• [EXERCISE REQUIREMENTS]: All entries below need to be written out exactly, but without their pictures.

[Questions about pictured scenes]
######

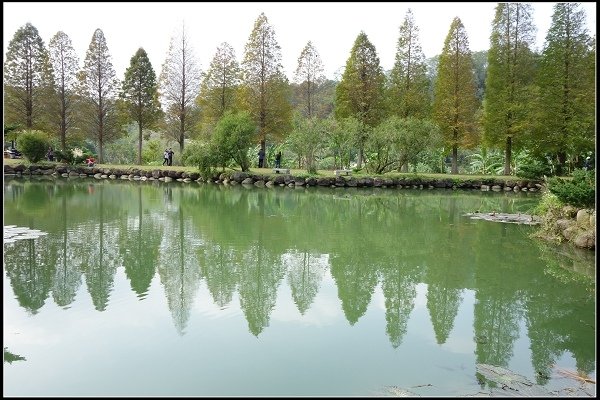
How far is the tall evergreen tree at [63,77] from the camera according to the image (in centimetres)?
3531

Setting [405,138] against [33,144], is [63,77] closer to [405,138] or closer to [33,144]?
[33,144]

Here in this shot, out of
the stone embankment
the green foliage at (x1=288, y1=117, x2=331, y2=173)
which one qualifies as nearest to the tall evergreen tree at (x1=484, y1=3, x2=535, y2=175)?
the stone embankment

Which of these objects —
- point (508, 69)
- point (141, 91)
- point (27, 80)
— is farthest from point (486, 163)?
point (27, 80)

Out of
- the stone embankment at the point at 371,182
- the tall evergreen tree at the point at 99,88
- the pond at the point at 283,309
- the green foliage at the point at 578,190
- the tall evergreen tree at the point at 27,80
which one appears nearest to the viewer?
the pond at the point at 283,309

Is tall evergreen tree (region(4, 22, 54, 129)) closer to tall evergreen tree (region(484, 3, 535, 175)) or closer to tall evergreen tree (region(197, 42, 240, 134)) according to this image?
tall evergreen tree (region(197, 42, 240, 134))

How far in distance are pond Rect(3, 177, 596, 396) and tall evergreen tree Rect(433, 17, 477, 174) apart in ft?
64.8

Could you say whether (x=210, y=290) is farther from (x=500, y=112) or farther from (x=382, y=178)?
(x=500, y=112)

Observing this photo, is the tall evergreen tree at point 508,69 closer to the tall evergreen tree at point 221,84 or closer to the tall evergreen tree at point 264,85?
the tall evergreen tree at point 264,85

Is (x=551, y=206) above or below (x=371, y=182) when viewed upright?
below

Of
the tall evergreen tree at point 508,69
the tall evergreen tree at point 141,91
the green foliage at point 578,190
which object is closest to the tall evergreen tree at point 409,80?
the tall evergreen tree at point 508,69

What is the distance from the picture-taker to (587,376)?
4535 millimetres

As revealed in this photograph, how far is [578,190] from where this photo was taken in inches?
418

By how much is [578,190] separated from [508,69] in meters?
22.0

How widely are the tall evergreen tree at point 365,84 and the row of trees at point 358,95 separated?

######

• [WRITTEN SOLUTION]:
How far is the tall evergreen tree at [63,77] from the camera according to the image (in centimetres)?
3531

Setting [405,138] against [33,144], is [63,77] closer to [405,138] or closer to [33,144]?
[33,144]

Here in this shot, out of
the stone embankment
the green foliage at (x1=288, y1=117, x2=331, y2=173)
which one qualifies as nearest to the tall evergreen tree at (x1=484, y1=3, x2=535, y2=175)?
the stone embankment

Which of these objects —
- point (508, 69)
- point (141, 91)
- point (27, 80)
— is farthest from point (486, 163)?
point (27, 80)

Out of
- the stone embankment at the point at 371,182
- the tall evergreen tree at the point at 99,88
- the pond at the point at 283,309
- the green foliage at the point at 578,190
- the tall evergreen tree at the point at 27,80
which one appears nearest to the viewer?
the pond at the point at 283,309

Is tall evergreen tree (region(4, 22, 54, 129)) closer to tall evergreen tree (region(484, 3, 535, 175)) or closer to tall evergreen tree (region(197, 42, 240, 134)) according to this image?
tall evergreen tree (region(197, 42, 240, 134))

How far in distance are pond Rect(3, 177, 596, 396) and tall evergreen tree Rect(433, 17, 477, 174) apart in ft?
64.8

Could you say whether (x=210, y=290) is farther from (x=500, y=112) or farther from (x=382, y=178)?
(x=500, y=112)

Observing this photo, is the tall evergreen tree at point 508,69 closer to the tall evergreen tree at point 221,84 or closer to the tall evergreen tree at point 264,85?
the tall evergreen tree at point 264,85

Is (x=551, y=206) above or below (x=371, y=182) when viewed upright?
below

Of
the tall evergreen tree at point 508,69
the tall evergreen tree at point 141,91
the green foliage at point 578,190
which object is closest to the tall evergreen tree at point 409,80?
the tall evergreen tree at point 508,69

What is the distance from the picture-taker to (587,376)?
4535 millimetres

As revealed in this photograph, how far is [578,190] from where this photo was taken in inches?
418

By how much is [578,190] separated from [508,69] in meters?
22.0

How widely are the tall evergreen tree at point 365,84 and the row of trees at point 358,95 separated?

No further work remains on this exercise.